Dairy farmers secured a long-sought win in the recently enacted budget agreement, but House Agriculture ranking member Collin Peterson doesn't think the provisions go far enough. As a result, he has secured a different proposal in the farm bill draft, which the committee is expected to unveil by the end of March, reports yours truly. 

The proposed change: The Margin Protection Program allows farmers to insure against low margins - the difference between milk prices and feed costs - and obtain higher levels of coverage if they pay more in premiums.
The main difference in Peterson's proposal is that it would allow dairy farmers to insure margins up to $9.50. The current limit is $8. The proposal would also make premiums less expensive for those higher coverage levels on the first 5 million pounds of milk, or about 200 cows (the average size of a U.S. dairy farm in 2012, when USDA last published a Census of Agriculture, was 144 cows.)
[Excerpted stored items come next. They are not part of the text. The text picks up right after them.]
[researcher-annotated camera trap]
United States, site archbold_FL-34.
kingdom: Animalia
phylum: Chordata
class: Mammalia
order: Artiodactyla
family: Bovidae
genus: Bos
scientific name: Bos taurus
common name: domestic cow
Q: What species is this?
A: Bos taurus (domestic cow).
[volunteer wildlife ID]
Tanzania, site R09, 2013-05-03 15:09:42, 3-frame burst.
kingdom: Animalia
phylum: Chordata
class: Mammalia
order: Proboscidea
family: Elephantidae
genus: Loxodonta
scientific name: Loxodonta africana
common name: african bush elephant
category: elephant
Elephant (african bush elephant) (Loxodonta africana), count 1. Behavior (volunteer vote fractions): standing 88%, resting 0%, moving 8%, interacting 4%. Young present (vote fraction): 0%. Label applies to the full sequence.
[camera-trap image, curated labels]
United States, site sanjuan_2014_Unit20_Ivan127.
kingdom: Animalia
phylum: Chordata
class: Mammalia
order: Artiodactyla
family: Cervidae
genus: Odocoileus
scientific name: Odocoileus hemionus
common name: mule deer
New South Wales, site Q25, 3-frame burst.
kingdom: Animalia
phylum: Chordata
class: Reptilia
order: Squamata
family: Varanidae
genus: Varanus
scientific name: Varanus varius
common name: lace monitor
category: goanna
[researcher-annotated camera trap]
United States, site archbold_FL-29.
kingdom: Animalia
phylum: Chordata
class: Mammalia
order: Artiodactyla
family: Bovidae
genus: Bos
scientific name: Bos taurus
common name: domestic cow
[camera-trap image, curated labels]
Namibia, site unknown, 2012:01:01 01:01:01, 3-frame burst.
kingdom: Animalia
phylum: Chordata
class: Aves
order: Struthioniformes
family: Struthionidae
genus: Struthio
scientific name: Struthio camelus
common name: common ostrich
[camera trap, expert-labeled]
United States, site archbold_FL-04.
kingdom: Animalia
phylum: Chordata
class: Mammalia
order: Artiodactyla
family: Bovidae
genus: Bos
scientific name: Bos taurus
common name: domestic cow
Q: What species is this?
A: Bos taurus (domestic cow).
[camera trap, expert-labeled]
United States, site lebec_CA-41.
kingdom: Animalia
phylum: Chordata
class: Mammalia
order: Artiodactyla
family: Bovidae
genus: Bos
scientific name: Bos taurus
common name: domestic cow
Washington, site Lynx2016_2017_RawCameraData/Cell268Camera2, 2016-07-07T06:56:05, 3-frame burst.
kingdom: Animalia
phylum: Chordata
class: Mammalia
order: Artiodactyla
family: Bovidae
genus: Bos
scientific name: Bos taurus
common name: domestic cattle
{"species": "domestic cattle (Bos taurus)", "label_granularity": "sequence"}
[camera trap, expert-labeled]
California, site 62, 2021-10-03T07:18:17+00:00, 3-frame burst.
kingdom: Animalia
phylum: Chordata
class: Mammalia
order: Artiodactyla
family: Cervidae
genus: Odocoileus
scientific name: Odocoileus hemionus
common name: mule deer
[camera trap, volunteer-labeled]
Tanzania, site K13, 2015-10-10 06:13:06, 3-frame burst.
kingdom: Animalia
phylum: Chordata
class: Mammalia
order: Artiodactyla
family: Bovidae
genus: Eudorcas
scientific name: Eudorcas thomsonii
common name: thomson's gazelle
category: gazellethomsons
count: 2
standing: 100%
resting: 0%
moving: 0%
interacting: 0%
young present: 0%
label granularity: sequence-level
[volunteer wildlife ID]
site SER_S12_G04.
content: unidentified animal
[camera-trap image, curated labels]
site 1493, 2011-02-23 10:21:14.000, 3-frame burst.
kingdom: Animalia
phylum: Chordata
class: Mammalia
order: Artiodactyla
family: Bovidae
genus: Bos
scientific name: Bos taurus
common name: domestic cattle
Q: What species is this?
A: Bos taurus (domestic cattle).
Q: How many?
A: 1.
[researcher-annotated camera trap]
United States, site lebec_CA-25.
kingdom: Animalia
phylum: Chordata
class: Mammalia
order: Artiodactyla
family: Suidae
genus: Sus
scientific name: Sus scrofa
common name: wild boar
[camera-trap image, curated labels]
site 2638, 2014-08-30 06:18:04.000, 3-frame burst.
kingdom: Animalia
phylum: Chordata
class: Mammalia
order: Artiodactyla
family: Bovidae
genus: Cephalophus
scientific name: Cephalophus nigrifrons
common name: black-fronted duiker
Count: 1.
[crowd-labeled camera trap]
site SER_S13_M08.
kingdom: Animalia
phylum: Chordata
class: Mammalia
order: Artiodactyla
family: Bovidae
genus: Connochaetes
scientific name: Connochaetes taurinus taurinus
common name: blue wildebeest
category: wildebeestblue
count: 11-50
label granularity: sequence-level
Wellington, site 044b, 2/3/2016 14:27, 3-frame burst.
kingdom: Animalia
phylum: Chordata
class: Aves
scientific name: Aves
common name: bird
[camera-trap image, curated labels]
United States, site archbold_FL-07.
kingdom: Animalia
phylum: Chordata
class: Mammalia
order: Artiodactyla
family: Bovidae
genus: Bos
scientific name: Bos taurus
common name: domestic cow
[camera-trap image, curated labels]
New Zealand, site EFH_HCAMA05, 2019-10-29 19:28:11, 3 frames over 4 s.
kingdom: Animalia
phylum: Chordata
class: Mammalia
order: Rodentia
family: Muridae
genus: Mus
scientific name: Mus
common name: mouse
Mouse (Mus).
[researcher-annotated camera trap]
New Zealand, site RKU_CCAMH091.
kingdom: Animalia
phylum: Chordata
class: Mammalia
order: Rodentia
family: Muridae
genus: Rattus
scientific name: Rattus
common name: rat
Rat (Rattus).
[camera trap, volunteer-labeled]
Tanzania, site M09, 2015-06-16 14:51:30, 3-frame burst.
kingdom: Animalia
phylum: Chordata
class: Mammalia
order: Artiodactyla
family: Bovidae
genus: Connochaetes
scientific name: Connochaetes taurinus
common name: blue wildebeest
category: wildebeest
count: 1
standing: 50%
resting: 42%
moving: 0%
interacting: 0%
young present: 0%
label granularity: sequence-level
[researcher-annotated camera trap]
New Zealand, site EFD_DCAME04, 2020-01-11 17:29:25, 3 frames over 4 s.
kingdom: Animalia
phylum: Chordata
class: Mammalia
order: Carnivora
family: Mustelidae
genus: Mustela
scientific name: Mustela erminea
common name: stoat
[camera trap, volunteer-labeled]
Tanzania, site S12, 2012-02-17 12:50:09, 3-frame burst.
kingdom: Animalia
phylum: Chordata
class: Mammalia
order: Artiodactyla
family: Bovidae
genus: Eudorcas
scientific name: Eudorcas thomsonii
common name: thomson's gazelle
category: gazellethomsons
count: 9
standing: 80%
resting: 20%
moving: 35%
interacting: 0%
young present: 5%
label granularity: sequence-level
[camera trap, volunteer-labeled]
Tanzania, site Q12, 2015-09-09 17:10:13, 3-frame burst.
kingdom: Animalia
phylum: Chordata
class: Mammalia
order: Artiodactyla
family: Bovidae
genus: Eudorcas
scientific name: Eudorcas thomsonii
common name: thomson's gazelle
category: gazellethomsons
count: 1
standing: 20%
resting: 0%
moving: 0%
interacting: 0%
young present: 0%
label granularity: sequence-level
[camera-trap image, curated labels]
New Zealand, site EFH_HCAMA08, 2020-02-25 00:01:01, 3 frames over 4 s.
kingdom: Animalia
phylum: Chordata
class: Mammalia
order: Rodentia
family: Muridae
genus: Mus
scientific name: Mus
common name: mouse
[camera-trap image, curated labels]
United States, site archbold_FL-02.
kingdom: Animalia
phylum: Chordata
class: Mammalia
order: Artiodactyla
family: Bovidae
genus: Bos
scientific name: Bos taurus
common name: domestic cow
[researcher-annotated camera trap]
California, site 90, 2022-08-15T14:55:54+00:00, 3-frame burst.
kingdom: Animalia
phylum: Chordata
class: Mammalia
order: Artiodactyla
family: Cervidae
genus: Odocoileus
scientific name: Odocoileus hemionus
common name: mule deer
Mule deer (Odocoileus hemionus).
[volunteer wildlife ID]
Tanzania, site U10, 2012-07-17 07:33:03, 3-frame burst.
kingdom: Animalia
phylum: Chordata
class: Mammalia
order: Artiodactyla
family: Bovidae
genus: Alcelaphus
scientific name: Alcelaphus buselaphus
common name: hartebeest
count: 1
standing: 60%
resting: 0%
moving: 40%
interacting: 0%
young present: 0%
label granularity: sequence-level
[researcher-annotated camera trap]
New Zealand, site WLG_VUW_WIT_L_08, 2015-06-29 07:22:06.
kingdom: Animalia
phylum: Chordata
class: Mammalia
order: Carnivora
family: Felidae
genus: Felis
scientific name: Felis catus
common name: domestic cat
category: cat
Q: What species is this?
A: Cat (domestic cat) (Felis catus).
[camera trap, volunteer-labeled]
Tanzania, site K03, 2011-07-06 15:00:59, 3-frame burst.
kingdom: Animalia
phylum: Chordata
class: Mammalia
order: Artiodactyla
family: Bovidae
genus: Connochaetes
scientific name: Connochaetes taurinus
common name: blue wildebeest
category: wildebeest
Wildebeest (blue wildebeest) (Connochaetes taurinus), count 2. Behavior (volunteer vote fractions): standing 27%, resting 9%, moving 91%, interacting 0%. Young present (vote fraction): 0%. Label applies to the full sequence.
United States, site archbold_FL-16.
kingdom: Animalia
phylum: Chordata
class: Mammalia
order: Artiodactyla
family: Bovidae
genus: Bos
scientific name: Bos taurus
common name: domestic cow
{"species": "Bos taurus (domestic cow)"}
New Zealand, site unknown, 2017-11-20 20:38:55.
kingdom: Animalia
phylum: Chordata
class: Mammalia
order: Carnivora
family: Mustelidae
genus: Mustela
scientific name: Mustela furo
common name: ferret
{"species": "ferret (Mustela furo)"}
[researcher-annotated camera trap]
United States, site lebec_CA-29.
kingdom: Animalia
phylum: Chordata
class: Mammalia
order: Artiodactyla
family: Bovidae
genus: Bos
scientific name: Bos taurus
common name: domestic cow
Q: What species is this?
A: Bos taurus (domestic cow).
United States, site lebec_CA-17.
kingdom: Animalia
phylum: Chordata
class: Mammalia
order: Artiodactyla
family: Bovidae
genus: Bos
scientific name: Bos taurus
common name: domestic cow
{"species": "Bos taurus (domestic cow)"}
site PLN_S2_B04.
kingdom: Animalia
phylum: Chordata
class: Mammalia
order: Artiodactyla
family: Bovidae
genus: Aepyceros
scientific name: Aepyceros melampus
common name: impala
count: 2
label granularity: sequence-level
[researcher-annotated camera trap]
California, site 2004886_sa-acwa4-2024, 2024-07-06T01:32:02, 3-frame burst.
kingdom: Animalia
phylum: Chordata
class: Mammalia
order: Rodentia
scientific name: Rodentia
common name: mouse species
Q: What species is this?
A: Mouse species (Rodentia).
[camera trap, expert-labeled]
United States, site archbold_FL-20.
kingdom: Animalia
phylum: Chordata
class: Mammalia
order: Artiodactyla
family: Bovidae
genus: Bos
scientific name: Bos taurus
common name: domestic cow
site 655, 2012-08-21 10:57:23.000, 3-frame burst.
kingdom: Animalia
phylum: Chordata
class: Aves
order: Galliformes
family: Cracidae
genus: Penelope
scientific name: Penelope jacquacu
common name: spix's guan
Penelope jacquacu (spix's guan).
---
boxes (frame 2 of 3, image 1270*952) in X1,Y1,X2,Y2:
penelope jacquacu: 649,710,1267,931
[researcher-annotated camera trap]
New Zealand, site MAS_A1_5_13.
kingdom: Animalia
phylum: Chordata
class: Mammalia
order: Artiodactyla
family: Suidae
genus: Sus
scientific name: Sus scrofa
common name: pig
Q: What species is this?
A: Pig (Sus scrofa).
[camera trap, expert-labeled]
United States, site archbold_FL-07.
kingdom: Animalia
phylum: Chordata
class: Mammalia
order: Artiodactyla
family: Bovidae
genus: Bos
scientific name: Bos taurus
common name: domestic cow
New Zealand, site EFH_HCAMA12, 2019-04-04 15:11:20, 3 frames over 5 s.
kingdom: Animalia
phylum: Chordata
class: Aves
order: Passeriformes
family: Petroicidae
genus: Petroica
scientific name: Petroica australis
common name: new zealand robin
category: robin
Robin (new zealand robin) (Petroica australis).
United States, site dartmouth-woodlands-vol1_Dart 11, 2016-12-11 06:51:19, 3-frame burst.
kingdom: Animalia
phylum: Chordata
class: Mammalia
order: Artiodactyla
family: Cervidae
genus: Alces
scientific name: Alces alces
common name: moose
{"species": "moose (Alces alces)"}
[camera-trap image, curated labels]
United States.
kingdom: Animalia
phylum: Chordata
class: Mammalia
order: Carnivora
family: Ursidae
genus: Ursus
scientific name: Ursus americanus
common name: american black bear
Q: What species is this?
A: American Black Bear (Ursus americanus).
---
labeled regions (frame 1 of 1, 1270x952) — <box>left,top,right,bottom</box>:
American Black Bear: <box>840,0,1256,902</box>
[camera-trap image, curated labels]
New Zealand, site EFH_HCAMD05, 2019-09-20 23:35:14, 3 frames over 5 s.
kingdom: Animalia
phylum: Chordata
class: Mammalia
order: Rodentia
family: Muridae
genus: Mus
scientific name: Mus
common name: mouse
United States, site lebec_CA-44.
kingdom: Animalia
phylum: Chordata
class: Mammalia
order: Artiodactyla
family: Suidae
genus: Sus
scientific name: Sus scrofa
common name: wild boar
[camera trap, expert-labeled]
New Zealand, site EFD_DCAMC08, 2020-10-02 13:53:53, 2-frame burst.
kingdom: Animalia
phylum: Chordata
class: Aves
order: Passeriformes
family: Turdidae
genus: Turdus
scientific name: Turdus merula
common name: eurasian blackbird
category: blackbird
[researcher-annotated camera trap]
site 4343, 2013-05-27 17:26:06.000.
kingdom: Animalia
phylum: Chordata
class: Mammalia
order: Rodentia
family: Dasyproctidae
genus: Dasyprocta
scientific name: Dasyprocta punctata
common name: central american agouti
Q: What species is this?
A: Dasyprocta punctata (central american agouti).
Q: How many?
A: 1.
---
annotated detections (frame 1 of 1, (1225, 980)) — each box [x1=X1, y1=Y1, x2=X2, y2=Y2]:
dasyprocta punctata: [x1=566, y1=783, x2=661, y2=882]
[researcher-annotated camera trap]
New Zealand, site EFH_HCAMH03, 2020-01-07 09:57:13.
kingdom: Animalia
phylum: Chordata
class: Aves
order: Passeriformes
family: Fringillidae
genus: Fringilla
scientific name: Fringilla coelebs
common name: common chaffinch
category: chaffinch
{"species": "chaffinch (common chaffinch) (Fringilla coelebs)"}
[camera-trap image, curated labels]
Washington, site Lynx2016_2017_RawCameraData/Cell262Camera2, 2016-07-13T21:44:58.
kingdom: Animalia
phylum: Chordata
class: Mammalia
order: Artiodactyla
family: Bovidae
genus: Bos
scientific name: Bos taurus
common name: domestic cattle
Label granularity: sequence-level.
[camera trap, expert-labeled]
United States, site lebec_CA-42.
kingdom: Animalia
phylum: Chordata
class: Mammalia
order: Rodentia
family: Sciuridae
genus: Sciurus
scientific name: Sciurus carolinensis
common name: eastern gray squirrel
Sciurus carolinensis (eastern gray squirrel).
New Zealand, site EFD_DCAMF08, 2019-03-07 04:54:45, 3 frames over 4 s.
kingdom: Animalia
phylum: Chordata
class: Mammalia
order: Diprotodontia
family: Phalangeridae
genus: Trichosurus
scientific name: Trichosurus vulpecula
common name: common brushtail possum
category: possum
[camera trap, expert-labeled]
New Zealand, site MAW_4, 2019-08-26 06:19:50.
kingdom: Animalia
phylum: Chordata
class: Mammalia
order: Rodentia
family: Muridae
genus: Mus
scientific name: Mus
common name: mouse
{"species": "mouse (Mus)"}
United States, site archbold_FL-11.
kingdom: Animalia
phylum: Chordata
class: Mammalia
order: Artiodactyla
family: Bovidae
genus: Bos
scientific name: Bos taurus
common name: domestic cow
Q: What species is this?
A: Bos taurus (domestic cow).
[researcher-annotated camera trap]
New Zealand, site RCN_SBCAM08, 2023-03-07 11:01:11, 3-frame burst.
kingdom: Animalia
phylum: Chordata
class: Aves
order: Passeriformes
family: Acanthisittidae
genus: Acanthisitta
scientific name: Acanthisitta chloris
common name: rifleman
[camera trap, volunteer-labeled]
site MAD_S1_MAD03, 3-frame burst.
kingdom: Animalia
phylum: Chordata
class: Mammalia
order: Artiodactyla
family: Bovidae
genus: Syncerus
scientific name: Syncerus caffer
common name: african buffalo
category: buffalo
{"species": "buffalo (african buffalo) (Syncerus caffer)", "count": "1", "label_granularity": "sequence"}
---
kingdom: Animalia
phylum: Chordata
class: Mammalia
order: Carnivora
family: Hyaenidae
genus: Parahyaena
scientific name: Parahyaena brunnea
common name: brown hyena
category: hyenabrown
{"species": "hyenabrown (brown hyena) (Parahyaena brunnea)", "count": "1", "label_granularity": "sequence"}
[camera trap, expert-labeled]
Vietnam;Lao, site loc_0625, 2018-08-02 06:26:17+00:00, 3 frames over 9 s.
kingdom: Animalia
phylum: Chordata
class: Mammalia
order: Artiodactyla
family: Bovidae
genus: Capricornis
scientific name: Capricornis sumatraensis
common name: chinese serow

Peterson's office had an outside analysis conducted by the University of Missouri, comparing his proposed changes to the Margin Protection Program with those included in the $300 billion budget and disaster-aid package. The analysis indicates that a 200-cow operation selecting the highest level of insurance coverage would receive eight times the indemnities throughout the rest of the year under Peterson's plan.

"We heard all across the country that MPP doesn't work," an aide to Peterson told POLITICO. "Our concern is that if we only make an incremental adjustment and producers don't see additional support, they will walk away forever." 

On Monday, Sen. Tammy Baldwin heard from Wisconsin dairy farmers, who praised tweaks to the program but said the bigger problem was too much milk, the LaCrosse Tribune reported.

What the earlier deal does: As yours truly reported this month, the budget package's inclusion of provisions changing MPP and allowing seed cotton to be eligible for commodity subsidy programs could help ease the way for an on-time farm bill. The deal now gives agriculture lawmakers extra money to work with, to the tune of about $1.2 billion over 10 years, mostly because the dairy provisions are not offset.